_WHAT THE EXERCISE ASKS_
Please repeat everything in the material below from the line containing "How far is (x=666, y=1188)" down to the last line, with each character unchanged.

_RECORDS PROVIDED_
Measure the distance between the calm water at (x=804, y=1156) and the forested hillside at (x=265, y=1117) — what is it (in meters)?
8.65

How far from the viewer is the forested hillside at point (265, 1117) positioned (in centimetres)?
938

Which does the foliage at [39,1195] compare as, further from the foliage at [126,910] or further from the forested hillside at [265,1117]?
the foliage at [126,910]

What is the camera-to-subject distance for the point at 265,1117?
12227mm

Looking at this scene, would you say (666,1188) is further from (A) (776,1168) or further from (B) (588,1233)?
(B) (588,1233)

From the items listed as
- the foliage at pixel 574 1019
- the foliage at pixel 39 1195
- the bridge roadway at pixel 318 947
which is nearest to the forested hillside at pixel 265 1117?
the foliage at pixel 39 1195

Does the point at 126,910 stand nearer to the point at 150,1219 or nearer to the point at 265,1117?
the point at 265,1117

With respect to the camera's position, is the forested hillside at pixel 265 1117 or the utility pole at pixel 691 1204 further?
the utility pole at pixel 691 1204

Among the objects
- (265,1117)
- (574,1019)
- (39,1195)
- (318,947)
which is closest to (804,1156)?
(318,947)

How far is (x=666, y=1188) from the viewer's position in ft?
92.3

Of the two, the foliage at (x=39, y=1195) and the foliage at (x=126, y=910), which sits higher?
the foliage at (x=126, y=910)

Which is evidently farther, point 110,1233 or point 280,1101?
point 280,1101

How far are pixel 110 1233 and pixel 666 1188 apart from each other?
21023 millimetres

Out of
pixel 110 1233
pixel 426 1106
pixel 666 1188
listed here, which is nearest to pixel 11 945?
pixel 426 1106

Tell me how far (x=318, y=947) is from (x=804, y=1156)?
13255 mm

_SOLUTION_
How far is (x=666, y=1188) from the viewer's position in ft?
92.3

Of the two, the foliage at (x=39, y=1195) and the foliage at (x=126, y=910), which sits higher?
the foliage at (x=126, y=910)

Which is evidently farther, point 110,1233 or point 280,1101?
point 280,1101

How far are pixel 110 1233 and pixel 666 1188 apart from each other?
21023 millimetres

Out of
pixel 110 1233
pixel 426 1106
pixel 666 1188
listed here, which is nearest to pixel 11 945?
pixel 426 1106

Tell me how far (x=318, y=947) is from (x=804, y=1156)?
13255 mm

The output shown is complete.